● TASK
Can you reproduce the lines between the one holding "Observing point 190,85, would" and the one holding "Answer: (556,192), (285,121), (317,326), (104,338), (381,352)", inclusive, exactly as they appear in the records below?

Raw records
· · · · · · ·
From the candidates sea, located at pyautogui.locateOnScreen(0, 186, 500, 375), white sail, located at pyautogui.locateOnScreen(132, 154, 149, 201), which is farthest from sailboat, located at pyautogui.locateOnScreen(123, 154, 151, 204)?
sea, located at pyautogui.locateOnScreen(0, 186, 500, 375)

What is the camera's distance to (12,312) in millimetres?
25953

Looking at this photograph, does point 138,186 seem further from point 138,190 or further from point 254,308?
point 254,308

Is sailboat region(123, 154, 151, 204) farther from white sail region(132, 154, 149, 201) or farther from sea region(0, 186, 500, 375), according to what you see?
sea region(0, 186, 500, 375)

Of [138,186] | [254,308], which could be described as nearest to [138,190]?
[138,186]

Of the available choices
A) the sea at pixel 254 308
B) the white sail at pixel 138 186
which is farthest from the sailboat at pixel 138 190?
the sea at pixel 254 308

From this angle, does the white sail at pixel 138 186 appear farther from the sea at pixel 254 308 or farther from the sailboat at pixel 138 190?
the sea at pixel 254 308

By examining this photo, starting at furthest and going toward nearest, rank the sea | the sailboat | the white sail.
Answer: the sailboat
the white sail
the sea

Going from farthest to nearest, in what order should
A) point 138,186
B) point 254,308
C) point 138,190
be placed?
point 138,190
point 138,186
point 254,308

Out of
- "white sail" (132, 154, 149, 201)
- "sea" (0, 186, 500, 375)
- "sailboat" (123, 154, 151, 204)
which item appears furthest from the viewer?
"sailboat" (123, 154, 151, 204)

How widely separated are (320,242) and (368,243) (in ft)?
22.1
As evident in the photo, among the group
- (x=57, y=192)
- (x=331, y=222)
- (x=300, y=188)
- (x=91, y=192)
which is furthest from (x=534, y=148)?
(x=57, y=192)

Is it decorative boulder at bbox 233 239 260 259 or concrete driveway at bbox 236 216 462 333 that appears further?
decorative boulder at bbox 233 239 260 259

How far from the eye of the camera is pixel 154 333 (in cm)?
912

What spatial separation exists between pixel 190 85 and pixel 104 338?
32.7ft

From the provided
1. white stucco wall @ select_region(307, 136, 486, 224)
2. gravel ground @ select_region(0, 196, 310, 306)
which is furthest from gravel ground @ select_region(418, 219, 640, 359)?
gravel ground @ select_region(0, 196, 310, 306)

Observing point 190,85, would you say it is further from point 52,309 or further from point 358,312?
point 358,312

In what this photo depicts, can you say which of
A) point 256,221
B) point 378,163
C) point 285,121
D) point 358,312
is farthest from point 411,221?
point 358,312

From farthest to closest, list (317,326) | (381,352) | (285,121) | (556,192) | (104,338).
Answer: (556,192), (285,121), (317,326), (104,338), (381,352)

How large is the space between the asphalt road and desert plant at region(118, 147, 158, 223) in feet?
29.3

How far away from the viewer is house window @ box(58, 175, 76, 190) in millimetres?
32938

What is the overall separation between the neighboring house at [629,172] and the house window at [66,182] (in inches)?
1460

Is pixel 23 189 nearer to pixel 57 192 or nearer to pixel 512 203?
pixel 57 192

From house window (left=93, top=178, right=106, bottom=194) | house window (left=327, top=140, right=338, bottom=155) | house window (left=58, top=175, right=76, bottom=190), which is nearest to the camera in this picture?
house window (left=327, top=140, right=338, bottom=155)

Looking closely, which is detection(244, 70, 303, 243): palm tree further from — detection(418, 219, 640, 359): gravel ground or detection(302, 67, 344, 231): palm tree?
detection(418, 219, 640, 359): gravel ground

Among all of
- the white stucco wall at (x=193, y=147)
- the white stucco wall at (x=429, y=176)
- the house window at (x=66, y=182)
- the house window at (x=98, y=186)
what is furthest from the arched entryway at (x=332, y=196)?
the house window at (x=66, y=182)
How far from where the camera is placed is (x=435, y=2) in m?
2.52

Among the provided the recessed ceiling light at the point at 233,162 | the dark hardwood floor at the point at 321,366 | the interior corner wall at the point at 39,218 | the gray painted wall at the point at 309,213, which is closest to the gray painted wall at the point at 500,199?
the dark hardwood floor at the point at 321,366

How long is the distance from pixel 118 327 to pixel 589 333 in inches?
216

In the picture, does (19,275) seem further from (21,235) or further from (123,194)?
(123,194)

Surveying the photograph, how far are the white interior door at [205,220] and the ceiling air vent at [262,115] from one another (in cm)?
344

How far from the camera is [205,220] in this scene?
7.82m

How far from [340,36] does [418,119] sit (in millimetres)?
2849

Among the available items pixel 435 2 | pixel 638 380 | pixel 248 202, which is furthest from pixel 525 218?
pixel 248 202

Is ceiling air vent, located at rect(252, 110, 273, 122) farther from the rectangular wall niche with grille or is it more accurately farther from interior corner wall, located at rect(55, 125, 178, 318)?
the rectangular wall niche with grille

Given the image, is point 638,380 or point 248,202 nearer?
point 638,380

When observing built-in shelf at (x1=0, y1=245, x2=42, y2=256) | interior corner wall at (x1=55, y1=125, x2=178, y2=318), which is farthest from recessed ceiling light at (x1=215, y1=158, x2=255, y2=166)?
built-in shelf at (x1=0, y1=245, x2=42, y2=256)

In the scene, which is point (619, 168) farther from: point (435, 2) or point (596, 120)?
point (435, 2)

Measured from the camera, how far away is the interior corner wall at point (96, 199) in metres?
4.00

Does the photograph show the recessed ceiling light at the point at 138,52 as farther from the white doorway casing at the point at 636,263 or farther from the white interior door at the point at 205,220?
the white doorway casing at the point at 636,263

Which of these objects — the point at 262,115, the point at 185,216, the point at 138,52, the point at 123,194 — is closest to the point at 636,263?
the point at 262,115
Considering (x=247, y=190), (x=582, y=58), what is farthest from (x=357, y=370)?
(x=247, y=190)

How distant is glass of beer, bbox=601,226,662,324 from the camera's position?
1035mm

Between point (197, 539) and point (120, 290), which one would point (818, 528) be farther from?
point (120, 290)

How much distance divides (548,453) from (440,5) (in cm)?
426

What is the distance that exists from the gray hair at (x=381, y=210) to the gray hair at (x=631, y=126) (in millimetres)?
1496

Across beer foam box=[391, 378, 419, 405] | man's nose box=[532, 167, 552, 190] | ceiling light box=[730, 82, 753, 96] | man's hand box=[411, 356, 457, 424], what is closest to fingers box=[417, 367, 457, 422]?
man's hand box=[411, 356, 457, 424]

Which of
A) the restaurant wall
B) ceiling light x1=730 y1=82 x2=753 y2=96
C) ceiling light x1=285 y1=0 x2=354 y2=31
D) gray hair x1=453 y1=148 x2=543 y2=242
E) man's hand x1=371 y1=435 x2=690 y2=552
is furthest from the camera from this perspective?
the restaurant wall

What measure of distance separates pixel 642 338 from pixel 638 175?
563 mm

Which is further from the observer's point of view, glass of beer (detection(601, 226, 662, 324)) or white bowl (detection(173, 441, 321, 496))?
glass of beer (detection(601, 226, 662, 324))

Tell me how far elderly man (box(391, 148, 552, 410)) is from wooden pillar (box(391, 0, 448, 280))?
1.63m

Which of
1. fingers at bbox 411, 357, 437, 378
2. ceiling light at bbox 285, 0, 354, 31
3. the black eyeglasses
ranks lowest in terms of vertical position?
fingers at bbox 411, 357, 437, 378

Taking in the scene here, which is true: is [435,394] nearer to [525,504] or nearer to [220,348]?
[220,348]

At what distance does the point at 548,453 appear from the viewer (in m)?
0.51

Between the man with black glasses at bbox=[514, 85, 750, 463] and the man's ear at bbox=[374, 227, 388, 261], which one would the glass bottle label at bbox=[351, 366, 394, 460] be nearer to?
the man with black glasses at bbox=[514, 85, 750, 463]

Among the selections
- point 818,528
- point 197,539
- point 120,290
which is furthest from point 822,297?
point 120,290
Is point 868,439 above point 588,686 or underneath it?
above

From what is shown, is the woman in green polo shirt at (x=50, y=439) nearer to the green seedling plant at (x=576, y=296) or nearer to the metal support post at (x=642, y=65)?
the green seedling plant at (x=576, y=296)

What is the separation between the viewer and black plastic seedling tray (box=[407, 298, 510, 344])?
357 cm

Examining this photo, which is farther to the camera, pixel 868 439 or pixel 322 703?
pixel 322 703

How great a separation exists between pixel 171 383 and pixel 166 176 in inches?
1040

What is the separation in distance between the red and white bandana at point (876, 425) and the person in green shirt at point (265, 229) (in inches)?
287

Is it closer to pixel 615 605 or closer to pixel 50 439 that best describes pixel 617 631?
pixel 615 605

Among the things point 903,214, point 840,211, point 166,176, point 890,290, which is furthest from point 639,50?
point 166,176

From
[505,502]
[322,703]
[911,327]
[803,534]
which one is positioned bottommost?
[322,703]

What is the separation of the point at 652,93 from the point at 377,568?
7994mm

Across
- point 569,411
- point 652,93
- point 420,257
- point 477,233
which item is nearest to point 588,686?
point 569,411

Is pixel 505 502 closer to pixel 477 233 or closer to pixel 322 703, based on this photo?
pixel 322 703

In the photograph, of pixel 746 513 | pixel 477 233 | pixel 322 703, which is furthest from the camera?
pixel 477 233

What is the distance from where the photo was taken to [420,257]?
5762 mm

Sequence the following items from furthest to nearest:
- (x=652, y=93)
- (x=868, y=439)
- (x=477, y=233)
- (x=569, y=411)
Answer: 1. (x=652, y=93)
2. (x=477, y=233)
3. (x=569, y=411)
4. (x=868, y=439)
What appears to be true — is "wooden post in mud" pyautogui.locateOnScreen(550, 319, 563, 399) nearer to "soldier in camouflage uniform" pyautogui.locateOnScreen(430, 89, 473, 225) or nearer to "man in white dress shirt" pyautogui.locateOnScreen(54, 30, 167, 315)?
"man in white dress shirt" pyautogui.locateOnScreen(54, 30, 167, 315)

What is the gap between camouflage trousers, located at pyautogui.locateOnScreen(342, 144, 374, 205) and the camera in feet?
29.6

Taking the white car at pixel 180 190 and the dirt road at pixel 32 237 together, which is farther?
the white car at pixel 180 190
· · · · · · ·
● ANSWER TO THE PROBLEM
Observing point 190,85, would you say it is further from point 52,309 or further from point 358,312?
point 358,312

In what this photo depicts, can you say which of
A) point 256,221
B) point 378,163
C) point 285,121
D) point 358,312
is farthest from point 411,221?
point 358,312

From farthest to closest, list (317,326) | (381,352) | (285,121) | (556,192) | (104,338).
Answer: (556,192), (285,121), (317,326), (104,338), (381,352)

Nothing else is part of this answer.